** TEXT PASSAGE **
=-=-=-=-=
In prior WHI reports, both higher physical activity levels  and fewer cardiometabolic risk factors  were associated with lower all-cause mortality following a breast cancer diagnosis in postmenopausal women. While in the current analyses, with longer follow-up, higher physical activity levels continued to be significantly associated with lower all-cause mortality following a breast cancer diagnosis, no significant interaction was seen between physical activity, number of cardiometabolic risk factors and breast cancer mortality. Thus, our study hypothesis was not supported.
To our knowledge, no study has examined the relationship between physical activity, cardiometabolic risk factors, and mortality among women with breast cancer. Current study findings support the established inverse association between physical activity and all-cause mortality among breast cancer survivors  as current study participants with breast cancer with higher physical activity levels had lower all-cause mortality. However, current study findings did not demonstrate that cardiometabolic risk factors modified this association.
In contrast, cardiometabolic risk factors modified the effect of a dietary intervention on breast cancer outcomes, as evaluated in the WHI randomized Dietary Modification (DM) trial. In the WHI DM trial, all 48,835 participants were free of prior breast cancer at entry and were randomly assigned to a low-fat dietary-pattern (40%) or a usual diet comparison group (60%). Changes associated with the dietary intervention included reduced fat intake; increased fruit, vegetable, and grain consumption, and weight reduction . While the trial was ongoing, the dietary intervention was also shown to reduce metabolic syndrome components when determined 3 years after entry . After long term, 19.6-year (median) follow-up, compared to women in the comparison group, women in the low-fat dietary intervention group had a statistically significant 21% reduction in death from breast cancer measured from study entry (132 [0.037% annualized risk] v 251 [0.047%] deaths, respectively; HR 0.79 95% CI 0.64–0.97, P = 0.02) . In a secondary analysis, women with 3–4 cardiometabolic risk factors, compared to women with no cardiometabolic risk factors, had a significantly higher risk of death from breast cancer, however, those with 3–4 cardiometabolic risk factors randomized to the dietary intervention had a statistically significant 69% reduction in this risk (HR 0.31 95% CI 0.14–0.69, interaction P = 0.01, compared to women with 0 or 1–2 risk factors) . Thus, in a randomized clinical trial setting, women having more metabolic syndrome components were more likely to benefit, in terms of reduction in breast cancer mortality, from a lifestyle intervention, randomization to a low-fat dietary pattern.
There is a study which could assess relationships among physical activity, cardiometabolic risk factors, and breast cancer outcome. The ongoing Women’s Health Initiative Strong and Healthy (WHISH) pragmatic physical activity intervention trial has completed randomization of 49,331 postmenopausal women testing whether a physical activity intervention reduces major cardiovascular events and all-cause mortality . A secondary analysis of associations among physical activity, metabolic syndrome components and breast cancer mortality would be well-powered to provide definitive assessment.
Current study strengths include the large sample size, prospective study design, use of a previously developed physical activity assessment tool, long follow-up and centralized, adjudicated breast cancer incidence and mortality outcomes. The study has limitations. First, the observational design precludes causal inferences. Second, reliance on questionnaire data for diabetes and cholesterol and reliance on baseline cardiometabolic risk factors and recreational physical activity assessment are limitations as well. Regarding the interval between cardiometabolic risk factor assessment, in a prior analysis in a WHI subgroup, metabolic syndrome status measured earlier in time (more years prior to breast cancer diagnosis) was more predictive of breast cancer risk compared to determinations made closer to breast cancer diagnosis [17, 18].
=-=-=-=-=
** WHAT YOU WILL DO **
**1.** Why does the passage say its study hypothesis was not supported? Answer in one to three sentences.
**2.** Please answer these questions from the passage:
(a) How many participants were in the WHI Dietary Modification trial?
(b) How many postmenopausal women has the WHISH trial randomized?
(c) What was the median length of long-term follow-up in the WHI Dietary Modification trial?
**3.** Transcribe the passage between "In prior WHI" and "was not supported.", inclusive.
=-=-=-=-=
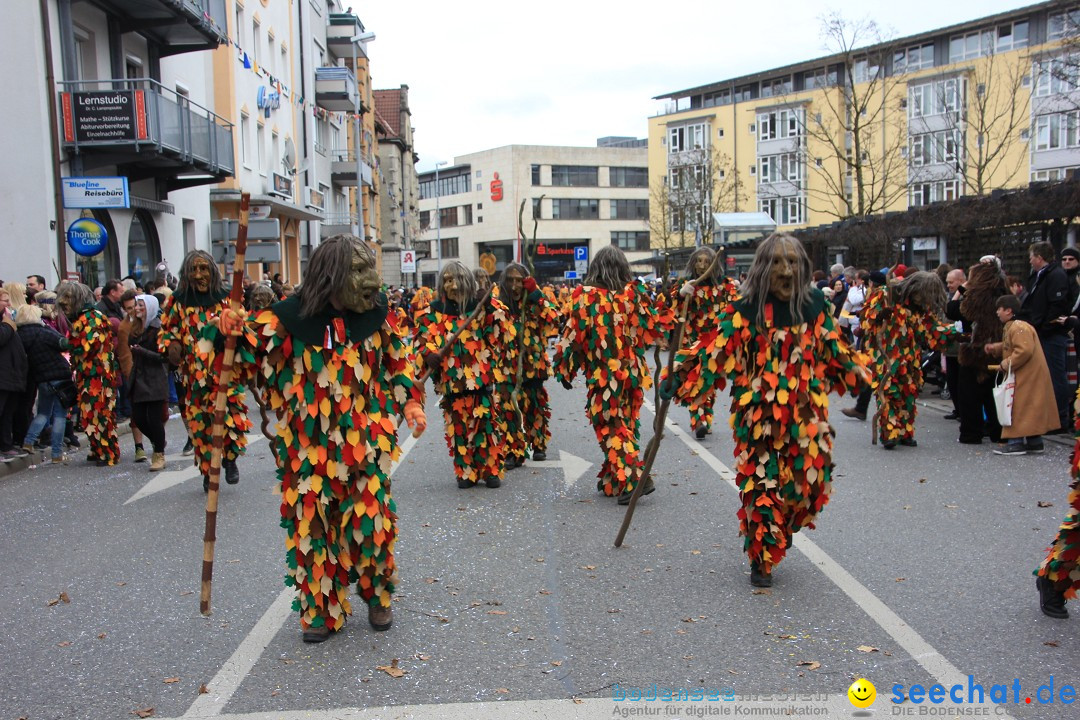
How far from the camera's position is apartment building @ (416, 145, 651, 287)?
88.4 meters

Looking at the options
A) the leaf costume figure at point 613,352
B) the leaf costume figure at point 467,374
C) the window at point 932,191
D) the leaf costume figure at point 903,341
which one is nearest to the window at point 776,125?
the window at point 932,191

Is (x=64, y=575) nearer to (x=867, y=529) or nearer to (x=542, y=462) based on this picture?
(x=542, y=462)

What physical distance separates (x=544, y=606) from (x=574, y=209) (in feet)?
283

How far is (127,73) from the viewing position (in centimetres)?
2125

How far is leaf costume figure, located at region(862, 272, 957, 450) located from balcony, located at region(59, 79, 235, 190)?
45.2 ft

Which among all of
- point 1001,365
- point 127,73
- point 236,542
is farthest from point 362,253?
point 127,73

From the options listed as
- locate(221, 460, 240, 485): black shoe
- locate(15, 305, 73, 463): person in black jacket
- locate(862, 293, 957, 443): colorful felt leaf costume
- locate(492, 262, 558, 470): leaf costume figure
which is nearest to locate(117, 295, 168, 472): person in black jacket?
locate(15, 305, 73, 463): person in black jacket

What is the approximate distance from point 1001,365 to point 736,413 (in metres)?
5.11

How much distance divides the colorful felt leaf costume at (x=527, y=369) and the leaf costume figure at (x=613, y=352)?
1.01m

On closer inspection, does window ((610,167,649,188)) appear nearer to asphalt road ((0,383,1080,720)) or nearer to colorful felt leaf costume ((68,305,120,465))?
colorful felt leaf costume ((68,305,120,465))

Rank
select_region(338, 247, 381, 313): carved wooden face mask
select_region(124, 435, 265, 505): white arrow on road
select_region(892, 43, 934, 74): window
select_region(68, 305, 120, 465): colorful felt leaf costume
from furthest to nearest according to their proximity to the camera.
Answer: select_region(892, 43, 934, 74): window → select_region(68, 305, 120, 465): colorful felt leaf costume → select_region(124, 435, 265, 505): white arrow on road → select_region(338, 247, 381, 313): carved wooden face mask

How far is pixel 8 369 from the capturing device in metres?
9.97

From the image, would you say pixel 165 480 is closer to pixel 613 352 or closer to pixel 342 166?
pixel 613 352

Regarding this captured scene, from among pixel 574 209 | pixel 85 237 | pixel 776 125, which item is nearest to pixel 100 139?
pixel 85 237
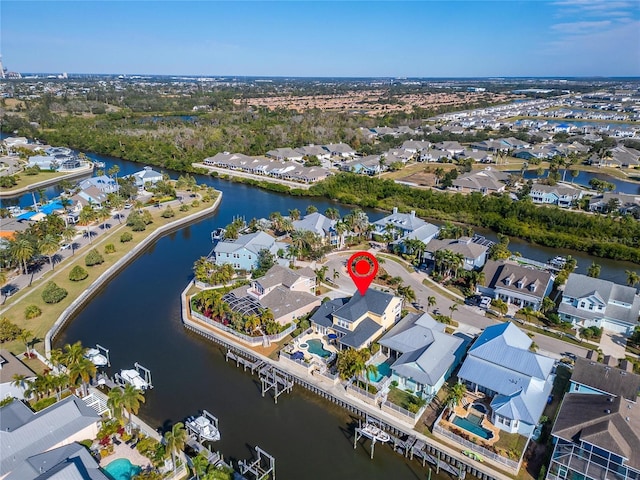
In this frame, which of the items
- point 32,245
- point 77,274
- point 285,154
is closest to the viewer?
point 77,274

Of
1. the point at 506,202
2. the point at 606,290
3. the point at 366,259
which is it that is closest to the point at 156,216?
the point at 366,259

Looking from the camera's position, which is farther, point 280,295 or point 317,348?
point 280,295

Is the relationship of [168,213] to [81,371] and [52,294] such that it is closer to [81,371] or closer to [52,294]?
[52,294]

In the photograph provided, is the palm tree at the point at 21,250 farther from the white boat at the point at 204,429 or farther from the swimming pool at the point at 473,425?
the swimming pool at the point at 473,425

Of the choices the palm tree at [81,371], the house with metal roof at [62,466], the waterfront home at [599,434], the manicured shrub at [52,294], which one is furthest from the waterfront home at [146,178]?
the waterfront home at [599,434]

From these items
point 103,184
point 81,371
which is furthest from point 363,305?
point 103,184

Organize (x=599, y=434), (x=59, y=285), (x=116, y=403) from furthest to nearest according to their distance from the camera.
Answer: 1. (x=59, y=285)
2. (x=116, y=403)
3. (x=599, y=434)

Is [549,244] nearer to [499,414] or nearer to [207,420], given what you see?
[499,414]
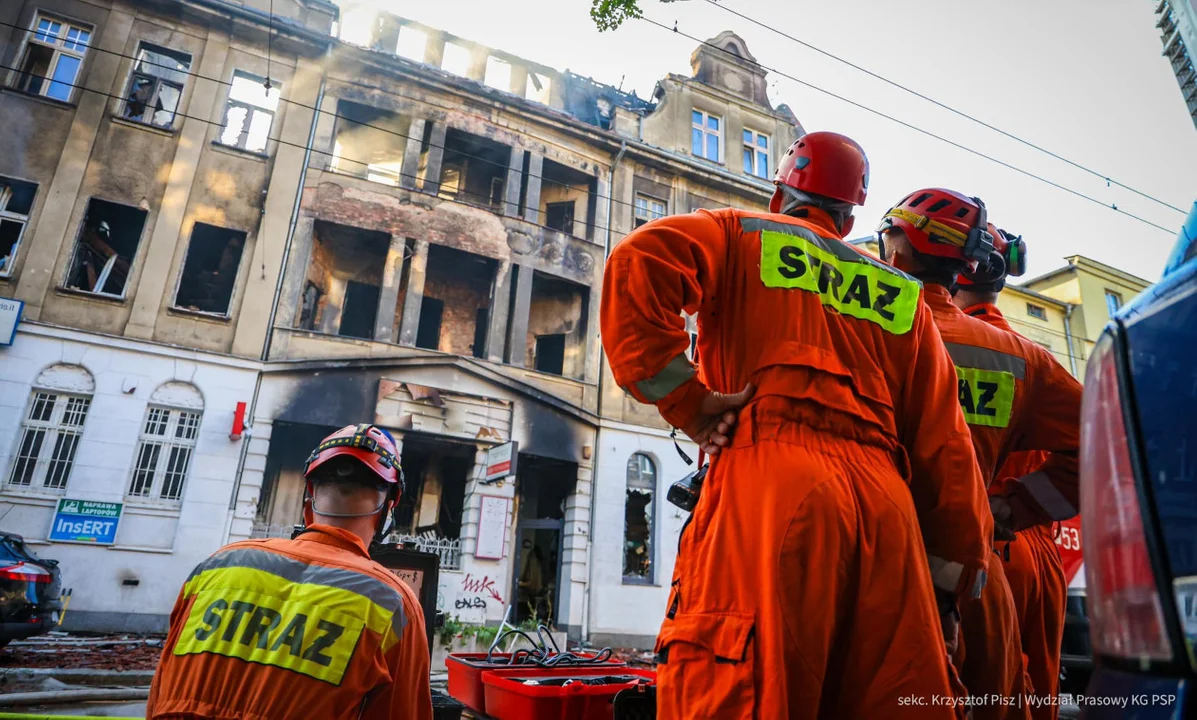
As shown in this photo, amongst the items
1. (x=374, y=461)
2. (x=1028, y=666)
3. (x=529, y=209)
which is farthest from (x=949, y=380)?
(x=529, y=209)

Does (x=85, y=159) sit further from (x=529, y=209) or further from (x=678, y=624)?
(x=678, y=624)

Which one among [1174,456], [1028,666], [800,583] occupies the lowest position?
[1028,666]

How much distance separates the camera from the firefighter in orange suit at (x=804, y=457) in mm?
1468

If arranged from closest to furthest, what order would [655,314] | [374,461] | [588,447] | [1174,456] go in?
1. [1174,456]
2. [655,314]
3. [374,461]
4. [588,447]

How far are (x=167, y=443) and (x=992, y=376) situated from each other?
13.7 meters

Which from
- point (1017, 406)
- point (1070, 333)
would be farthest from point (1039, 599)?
point (1070, 333)

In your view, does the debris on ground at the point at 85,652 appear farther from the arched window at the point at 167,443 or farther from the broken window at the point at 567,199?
the broken window at the point at 567,199

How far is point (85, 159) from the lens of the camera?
1327 cm

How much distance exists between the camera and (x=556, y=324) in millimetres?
18078

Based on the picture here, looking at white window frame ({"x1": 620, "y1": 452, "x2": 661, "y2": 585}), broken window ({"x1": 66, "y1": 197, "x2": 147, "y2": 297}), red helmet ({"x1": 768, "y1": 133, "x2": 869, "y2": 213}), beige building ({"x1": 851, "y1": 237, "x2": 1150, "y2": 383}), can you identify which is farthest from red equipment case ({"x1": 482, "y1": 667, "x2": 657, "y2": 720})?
beige building ({"x1": 851, "y1": 237, "x2": 1150, "y2": 383})

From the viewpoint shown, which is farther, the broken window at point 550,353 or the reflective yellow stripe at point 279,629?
the broken window at point 550,353

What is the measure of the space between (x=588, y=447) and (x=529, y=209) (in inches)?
249

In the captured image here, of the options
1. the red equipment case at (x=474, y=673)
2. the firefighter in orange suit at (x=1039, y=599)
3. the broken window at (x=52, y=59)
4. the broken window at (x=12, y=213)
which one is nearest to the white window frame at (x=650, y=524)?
the red equipment case at (x=474, y=673)

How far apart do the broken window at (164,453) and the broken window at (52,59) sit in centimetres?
697
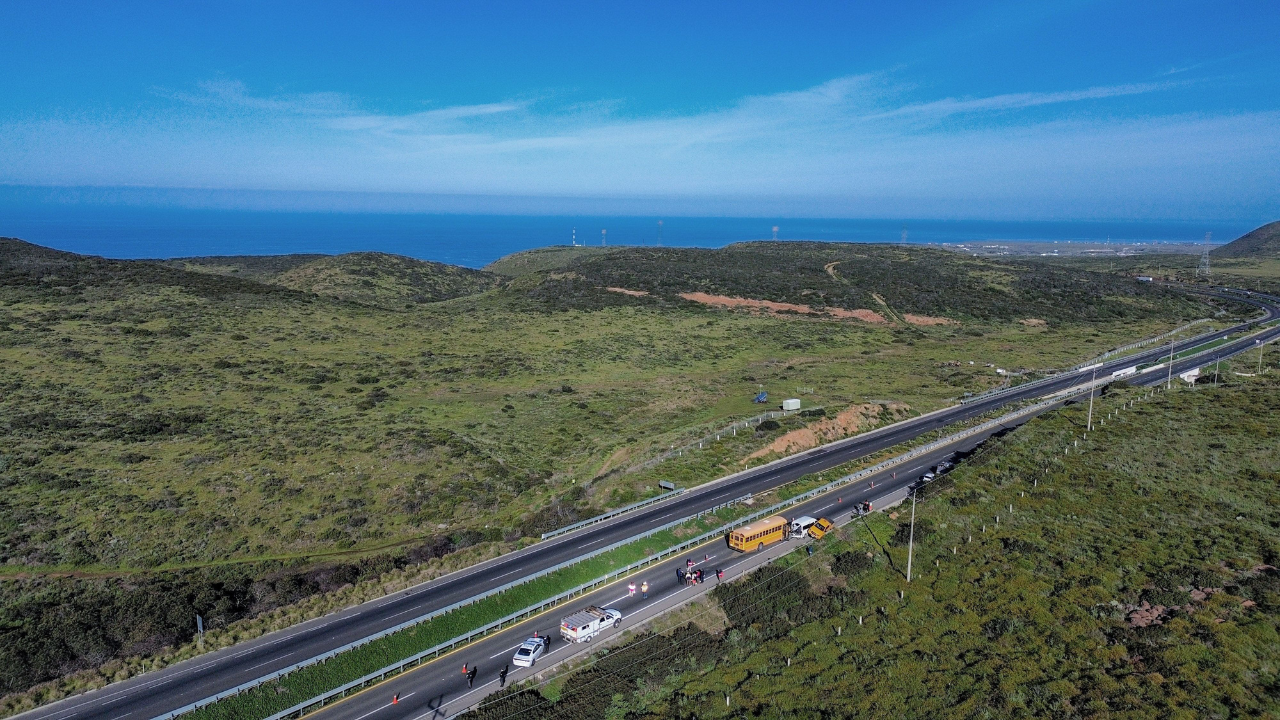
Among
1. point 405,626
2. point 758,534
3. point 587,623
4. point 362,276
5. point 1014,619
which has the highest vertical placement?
point 362,276

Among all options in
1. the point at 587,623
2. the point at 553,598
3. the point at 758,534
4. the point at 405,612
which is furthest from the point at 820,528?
the point at 405,612

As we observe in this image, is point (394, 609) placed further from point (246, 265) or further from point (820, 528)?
point (246, 265)

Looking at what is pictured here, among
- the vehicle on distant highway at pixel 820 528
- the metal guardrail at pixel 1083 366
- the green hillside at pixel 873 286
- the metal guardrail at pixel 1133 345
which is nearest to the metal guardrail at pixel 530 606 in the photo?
the vehicle on distant highway at pixel 820 528

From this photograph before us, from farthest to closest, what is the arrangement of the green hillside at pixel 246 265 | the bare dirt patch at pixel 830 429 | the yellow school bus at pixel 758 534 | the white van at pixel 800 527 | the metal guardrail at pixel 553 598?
the green hillside at pixel 246 265, the bare dirt patch at pixel 830 429, the white van at pixel 800 527, the yellow school bus at pixel 758 534, the metal guardrail at pixel 553 598

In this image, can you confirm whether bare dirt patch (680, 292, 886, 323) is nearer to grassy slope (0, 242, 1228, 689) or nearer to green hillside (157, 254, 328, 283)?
grassy slope (0, 242, 1228, 689)

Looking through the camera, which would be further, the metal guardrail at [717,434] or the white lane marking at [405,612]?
the metal guardrail at [717,434]

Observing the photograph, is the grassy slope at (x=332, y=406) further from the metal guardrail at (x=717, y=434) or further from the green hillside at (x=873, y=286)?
the green hillside at (x=873, y=286)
=-=-=-=-=
** RESPONSES BY ITEM NUMBER **
**1.** The hypothesis was not supported because the current analyses found no significant interaction between physical activity, the number of cardiometabolic risk factors and breast cancer mortality. Higher physical activity levels were still significantly associated with lower all-cause mortality after a breast cancer diagnosis, but cardiometabolic risk factors did not modify this association.

**2.**
(a) 48,835
(b) 49,331
(c) 19.6 years

**3.**
In prior WHI reports, both higher physical activity levels  and fewer cardiometabolic risk factors  were associated with lower all-cause mortality following a breast cancer diagnosis in postmenopausal women. While in the current analyses, with longer follow-up, higher physical activity levels continued to be significantly associated with lower all-cause mortality following a breast cancer diagnosis, no significant interaction was seen between physical activity, number of cardiometabolic risk factors and breast cancer mortality. Thus, our study hypothesis was not supported.